-- Given records follows --

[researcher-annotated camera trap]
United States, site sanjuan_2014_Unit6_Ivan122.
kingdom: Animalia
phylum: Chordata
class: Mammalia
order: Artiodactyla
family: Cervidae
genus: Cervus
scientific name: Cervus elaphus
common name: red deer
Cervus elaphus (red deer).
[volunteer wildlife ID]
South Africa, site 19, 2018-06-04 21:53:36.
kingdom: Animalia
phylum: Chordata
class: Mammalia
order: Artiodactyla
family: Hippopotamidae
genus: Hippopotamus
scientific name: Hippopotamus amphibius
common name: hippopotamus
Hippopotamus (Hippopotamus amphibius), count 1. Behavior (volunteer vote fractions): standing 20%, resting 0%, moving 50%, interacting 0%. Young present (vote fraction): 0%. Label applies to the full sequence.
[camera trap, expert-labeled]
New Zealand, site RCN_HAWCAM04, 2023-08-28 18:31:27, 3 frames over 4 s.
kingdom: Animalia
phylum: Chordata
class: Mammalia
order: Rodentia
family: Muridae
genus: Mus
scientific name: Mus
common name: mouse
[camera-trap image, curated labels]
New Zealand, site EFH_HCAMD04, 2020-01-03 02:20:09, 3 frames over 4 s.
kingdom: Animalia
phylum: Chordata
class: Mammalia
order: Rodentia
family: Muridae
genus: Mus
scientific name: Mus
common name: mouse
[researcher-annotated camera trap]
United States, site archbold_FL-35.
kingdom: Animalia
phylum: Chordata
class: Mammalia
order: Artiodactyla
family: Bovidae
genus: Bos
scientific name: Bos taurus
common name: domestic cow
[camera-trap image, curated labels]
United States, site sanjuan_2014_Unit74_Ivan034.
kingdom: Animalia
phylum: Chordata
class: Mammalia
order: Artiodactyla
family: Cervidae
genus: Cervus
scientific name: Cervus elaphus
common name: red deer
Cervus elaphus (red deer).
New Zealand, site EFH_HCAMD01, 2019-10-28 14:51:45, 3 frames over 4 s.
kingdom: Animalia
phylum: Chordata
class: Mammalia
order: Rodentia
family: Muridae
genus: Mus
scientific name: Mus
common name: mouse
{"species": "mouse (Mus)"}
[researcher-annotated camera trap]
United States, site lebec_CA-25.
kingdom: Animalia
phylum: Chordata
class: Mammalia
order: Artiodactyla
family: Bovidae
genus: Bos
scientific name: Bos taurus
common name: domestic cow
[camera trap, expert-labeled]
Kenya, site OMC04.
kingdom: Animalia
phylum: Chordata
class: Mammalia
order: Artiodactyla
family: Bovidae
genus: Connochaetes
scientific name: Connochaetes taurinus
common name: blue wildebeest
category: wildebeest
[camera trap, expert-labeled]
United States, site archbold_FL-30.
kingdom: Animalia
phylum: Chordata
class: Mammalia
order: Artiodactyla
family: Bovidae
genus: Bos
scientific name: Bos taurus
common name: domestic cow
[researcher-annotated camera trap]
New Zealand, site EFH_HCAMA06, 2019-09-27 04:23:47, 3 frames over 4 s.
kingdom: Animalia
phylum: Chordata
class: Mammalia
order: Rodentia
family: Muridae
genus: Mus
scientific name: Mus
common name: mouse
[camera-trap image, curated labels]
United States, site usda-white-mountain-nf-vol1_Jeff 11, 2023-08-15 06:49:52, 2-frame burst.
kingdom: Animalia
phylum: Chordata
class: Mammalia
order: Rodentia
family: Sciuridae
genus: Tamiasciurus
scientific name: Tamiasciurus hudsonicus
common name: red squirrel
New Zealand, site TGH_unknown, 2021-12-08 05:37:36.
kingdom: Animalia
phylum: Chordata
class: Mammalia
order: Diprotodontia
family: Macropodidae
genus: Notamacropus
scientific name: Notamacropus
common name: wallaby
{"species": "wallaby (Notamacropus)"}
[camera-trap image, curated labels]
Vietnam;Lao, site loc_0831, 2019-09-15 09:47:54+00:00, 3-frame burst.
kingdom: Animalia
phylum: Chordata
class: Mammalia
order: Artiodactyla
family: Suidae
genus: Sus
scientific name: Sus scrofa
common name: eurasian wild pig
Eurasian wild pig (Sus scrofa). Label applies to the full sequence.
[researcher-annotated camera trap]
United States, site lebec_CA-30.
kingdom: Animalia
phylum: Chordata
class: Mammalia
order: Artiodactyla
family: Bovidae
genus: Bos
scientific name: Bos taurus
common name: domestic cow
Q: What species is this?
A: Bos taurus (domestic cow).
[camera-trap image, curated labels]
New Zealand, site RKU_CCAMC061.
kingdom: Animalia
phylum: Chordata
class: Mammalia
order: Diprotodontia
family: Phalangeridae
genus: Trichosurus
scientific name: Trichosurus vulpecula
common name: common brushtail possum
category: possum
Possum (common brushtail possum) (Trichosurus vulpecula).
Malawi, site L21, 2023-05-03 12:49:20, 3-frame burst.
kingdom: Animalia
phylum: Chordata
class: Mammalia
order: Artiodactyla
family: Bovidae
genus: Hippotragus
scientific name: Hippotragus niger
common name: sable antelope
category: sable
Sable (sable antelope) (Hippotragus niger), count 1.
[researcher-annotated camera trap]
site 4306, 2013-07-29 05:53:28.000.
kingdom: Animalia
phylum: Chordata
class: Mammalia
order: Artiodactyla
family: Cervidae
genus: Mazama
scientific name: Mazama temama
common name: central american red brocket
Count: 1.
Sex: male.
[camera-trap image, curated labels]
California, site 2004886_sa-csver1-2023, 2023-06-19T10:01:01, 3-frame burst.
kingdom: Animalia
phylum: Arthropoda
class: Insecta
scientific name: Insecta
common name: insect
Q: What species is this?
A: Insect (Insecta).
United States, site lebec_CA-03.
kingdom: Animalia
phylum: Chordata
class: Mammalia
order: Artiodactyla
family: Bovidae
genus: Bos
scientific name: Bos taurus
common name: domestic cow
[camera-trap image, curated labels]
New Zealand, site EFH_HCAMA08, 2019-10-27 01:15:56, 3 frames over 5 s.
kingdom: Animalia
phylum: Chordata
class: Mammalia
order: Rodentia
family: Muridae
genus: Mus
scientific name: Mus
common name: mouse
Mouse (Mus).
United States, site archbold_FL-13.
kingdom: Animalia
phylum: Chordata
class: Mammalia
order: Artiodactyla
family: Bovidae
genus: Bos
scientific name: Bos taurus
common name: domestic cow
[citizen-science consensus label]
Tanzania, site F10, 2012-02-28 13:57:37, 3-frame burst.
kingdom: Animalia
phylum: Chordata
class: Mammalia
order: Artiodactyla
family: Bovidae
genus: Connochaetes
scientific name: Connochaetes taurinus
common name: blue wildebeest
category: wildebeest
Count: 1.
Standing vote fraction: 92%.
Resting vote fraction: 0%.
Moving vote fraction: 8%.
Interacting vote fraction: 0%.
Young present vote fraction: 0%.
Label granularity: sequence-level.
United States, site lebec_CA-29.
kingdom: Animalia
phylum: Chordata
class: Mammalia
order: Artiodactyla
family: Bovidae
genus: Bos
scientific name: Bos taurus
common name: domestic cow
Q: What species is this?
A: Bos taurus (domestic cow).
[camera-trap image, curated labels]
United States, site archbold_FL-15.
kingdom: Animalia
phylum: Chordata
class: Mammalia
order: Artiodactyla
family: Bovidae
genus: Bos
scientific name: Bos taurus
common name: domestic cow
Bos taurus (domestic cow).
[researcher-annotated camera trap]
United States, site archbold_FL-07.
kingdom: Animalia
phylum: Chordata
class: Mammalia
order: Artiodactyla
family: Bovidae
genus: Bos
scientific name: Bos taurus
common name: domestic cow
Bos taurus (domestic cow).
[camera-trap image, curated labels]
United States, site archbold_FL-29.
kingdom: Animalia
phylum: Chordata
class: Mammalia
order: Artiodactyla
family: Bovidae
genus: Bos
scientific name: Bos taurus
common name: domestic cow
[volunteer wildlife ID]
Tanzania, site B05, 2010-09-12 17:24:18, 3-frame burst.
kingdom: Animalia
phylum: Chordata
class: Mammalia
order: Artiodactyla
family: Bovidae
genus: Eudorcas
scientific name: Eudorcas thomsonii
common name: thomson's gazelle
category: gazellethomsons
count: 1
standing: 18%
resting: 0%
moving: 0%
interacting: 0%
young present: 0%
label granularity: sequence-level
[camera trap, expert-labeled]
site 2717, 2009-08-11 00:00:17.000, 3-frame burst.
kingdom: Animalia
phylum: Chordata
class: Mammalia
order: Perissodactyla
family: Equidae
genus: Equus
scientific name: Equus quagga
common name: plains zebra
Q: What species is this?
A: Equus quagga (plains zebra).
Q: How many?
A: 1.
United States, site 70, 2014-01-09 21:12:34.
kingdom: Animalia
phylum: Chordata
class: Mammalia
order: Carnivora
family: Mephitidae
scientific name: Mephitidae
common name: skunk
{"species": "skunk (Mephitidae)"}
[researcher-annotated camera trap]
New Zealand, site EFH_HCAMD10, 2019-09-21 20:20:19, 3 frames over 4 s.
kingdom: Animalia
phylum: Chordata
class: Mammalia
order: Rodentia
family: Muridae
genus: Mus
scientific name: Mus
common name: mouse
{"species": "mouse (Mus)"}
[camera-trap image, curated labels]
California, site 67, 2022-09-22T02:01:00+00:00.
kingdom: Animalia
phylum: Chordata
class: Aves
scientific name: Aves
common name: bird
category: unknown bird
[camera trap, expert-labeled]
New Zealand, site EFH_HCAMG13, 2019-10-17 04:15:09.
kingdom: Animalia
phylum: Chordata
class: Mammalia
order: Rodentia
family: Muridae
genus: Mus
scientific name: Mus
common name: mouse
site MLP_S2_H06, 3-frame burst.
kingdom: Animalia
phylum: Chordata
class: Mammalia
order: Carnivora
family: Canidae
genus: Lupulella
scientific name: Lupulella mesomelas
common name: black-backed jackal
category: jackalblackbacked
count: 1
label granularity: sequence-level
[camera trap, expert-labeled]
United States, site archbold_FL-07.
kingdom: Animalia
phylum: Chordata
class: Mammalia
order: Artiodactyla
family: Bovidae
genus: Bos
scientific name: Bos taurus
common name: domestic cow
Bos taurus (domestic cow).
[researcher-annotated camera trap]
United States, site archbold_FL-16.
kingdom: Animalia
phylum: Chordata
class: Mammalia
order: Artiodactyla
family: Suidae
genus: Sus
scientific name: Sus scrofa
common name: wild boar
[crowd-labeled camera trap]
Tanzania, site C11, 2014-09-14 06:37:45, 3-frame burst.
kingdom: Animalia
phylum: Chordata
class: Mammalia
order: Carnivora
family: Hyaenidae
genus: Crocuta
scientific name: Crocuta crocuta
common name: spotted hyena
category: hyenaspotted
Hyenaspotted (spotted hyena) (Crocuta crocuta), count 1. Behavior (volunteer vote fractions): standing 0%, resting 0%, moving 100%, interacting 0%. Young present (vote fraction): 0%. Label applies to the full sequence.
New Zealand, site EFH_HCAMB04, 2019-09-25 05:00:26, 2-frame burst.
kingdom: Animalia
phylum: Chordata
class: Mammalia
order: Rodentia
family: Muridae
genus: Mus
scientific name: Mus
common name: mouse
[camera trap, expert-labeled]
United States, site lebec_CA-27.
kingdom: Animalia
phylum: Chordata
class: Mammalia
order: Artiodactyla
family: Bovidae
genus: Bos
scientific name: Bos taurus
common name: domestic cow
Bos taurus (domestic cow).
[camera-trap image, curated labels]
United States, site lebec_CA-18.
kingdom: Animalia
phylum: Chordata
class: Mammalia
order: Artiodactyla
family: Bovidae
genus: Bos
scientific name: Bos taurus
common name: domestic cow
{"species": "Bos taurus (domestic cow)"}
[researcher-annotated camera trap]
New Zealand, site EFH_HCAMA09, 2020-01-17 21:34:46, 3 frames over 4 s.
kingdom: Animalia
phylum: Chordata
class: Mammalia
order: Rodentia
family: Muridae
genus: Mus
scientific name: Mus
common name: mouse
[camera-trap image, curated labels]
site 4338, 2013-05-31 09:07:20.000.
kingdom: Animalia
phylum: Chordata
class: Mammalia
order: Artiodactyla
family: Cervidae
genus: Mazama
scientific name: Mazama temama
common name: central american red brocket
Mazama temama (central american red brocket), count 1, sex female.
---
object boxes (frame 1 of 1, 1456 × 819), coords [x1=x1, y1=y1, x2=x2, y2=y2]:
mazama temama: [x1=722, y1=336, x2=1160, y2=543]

-- Given records concluded --

### Work to complete
Show the lines of the records above that mention "Tanzania".

### Response area
Tanzania, site F10, 2012-02-28 13:57:37, 3-frame burst.
Tanzania, site B05, 2010-09-12 17:24:18, 3-frame burst.
Tanzania, site C11, 2014-09-14 06:37:45, 3-frame burst.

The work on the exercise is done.